Şimdiki zorluk, bazı insanların ve bazı kanserlerin neden bu tedavilere diğerlerinden daha iyi yanıt verdiğini ve iyi tepkiler yaşayan insanların oranını nasıl artıracağını anlamaktır. Veri bildirildi sadece geçen ay Aynı anda iki kontrol noktası bloke edici antikor vererek immünoterapi tedavilerinin birleştirilmesinin, etkili ve kalıcı yanıtlara sahip hasta sayısını uzattığını göstermektedir. Ne yazık ki, aynı zamanda vücudun bazı normal dokularındaki immün saldırısından istenmeyen yan etkileri de arttırır.

Son klinik denemelerin sonuçları inanılmaz derecede ümit verici olsa da, bağışıklık sistemini anlama ve kanseri yok etme gücünden yararlanmak için yolculuğumuzun başlangıcında olduğumuz açıktır. Tümörün genetik yapısı, birinin bağışıklık sisteminin durumu ve ikisi arasındaki etkileşimin arasındaki karmaşık etkileşimin bağışıklık tepkisini azaltacağını biliyoruz. farklı şekillerde.

O halde, bağışıklık sistemini en iyi şekilde nasıl güçlendirirsiniz? Yoğunlaştırılmış kaynaklara sahip klinisyenler, immünologlar, moleküler biyologlar, genetikçiler ve diğerlerini içeren geniş disiplinli ekiplerin gerekli olduğunu biliyoruz. Southampton'da bu yeni bir amaca yönelik inşa çevresinde birleşecek Kanser İmmünoloji Merkezi2017’ta, doğru insanları bir araya getirmek ve en ileri olanakları sağlamak amacıyla açılacaktır.

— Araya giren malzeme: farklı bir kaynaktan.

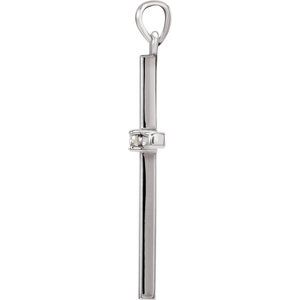 Sterling Silver 30.4x16.3 mm .03 CT Diamond Cross Pendant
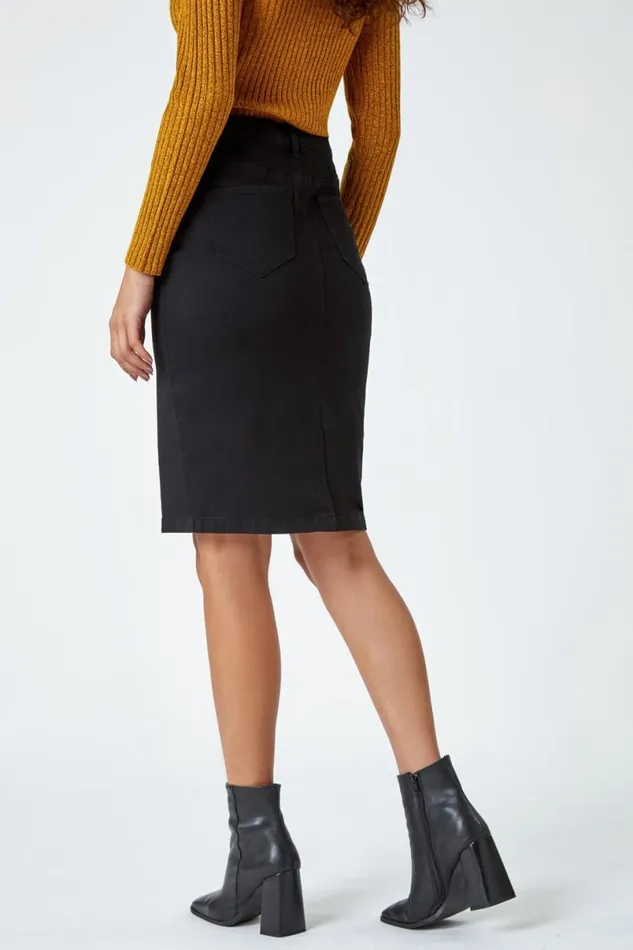 Black Cotton Denim Stretch Skirt Women Roman Skirts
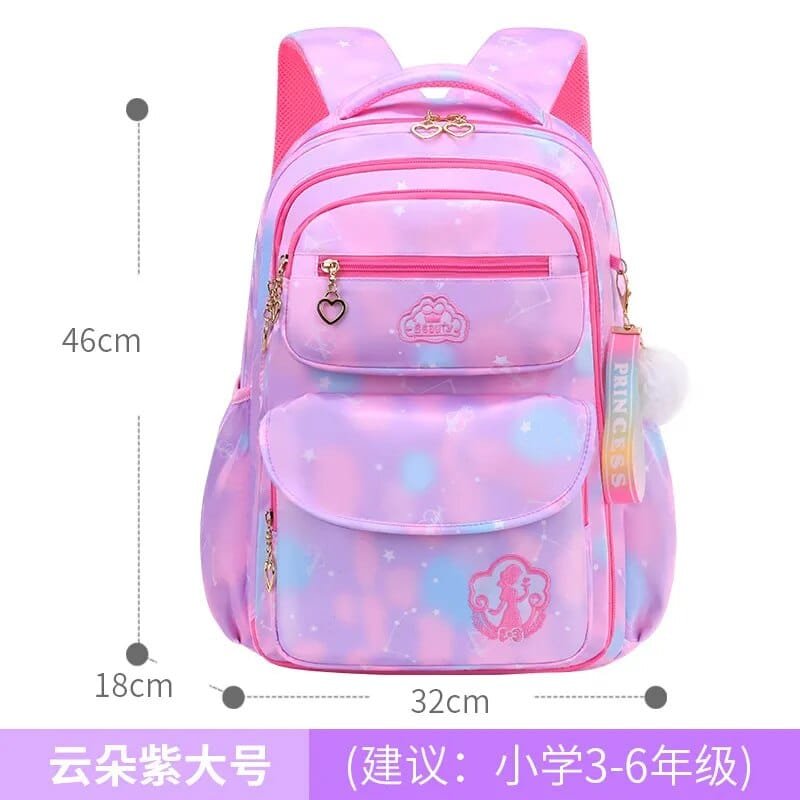 Orthopedic Girls' Primary School Backpack: Gradient Color, Large Capacity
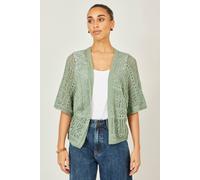 Yumi Women's Crochet Edge To Edge 3/4 Sleeve Cardigan Sweater in Green | Size: Small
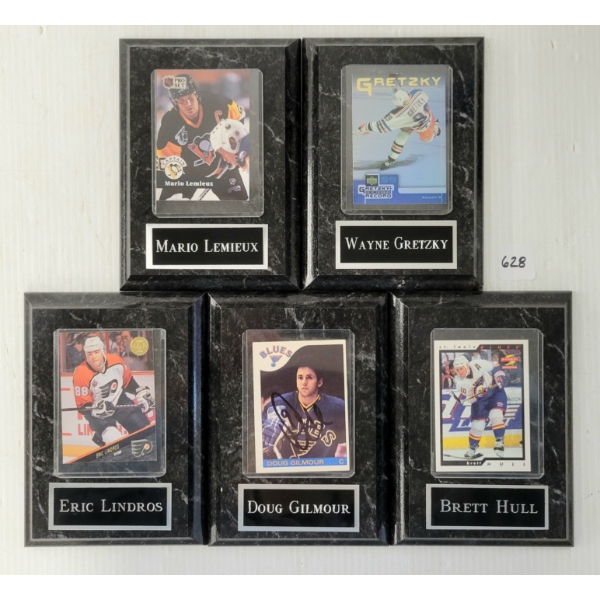 LOT OF 5 - NHL HOCKEY CARDS W/ PLAQUES - GILMOUR, LINDROS, GRETZKY ETC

Bu tür merkezlerin gelişmesiyle birlikte, sağlık ve hastalıkta bağışıklık sistemi anlayışımız, bağışıklık terapisinin hızlı bir şekilde genişlemesini sürdürecek ve tedavi için birçok yeni fırsatlara yol açacaktır. Yakında bunlar daha spesifik, etkili ve güvenli hale gelecek ve bizi yeni bir kanser tedavisi çağına sokacak.Konuşma

Yazar hakkında

Mark Cragg, Deneysel Kanser Araştırma Profesörü, University of Southampton

Bu makale şu adresten yeniden yayınlandı: Konuşma Creative Commons lisansı altında. Okumak Orijinal makale.